## Records shown
"""

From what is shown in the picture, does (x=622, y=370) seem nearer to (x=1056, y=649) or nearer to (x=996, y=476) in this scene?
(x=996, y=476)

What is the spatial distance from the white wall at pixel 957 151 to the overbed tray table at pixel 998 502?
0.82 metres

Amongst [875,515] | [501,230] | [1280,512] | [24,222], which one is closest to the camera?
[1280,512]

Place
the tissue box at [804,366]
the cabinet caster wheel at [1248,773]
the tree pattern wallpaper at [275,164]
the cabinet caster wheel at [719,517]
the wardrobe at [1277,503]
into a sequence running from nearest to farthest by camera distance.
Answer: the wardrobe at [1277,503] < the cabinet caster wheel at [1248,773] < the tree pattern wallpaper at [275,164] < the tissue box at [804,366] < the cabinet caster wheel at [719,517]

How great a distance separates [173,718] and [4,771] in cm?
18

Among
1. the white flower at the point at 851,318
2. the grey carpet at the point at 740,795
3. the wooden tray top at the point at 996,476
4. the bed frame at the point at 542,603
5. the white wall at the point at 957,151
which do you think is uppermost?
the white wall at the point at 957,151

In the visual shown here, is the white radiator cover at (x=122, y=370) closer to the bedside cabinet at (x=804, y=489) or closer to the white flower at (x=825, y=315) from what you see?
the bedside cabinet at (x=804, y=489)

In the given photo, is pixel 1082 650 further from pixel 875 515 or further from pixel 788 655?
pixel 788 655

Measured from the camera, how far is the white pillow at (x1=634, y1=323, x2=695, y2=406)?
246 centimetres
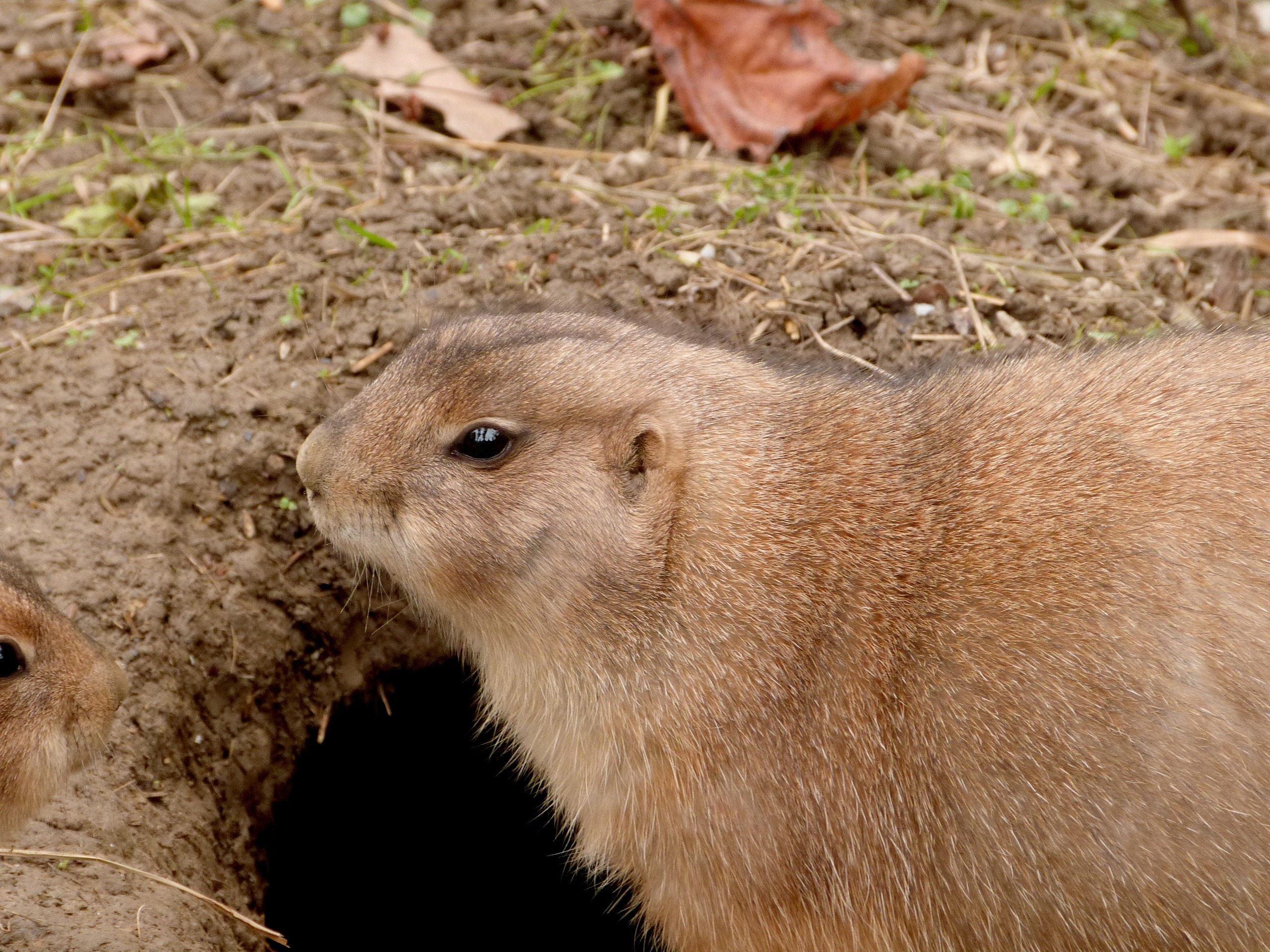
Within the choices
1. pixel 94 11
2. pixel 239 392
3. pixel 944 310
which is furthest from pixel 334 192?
pixel 944 310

"""

Reproduce word for word the stretch of the records from their very beginning through the line that contains "Answer: the wardrobe".

## Result for this exercise
From what is shown in the picture, does (x=622, y=370) seem nearer to (x=1056, y=649) or nearer to (x=996, y=476) in this scene?
(x=996, y=476)

What is the spatial distance from the white wall at pixel 957 151 to the overbed tray table at pixel 998 502?
0.82 metres

Amongst [875,515] | [501,230] | [1280,512] | [24,222], which one is closest to the camera?
[1280,512]

Place
the tissue box at [804,366]
the cabinet caster wheel at [1248,773]
the tree pattern wallpaper at [275,164]
the cabinet caster wheel at [719,517]
the wardrobe at [1277,503]
into a sequence running from nearest to farthest by camera distance.
Answer: the wardrobe at [1277,503] < the cabinet caster wheel at [1248,773] < the tree pattern wallpaper at [275,164] < the tissue box at [804,366] < the cabinet caster wheel at [719,517]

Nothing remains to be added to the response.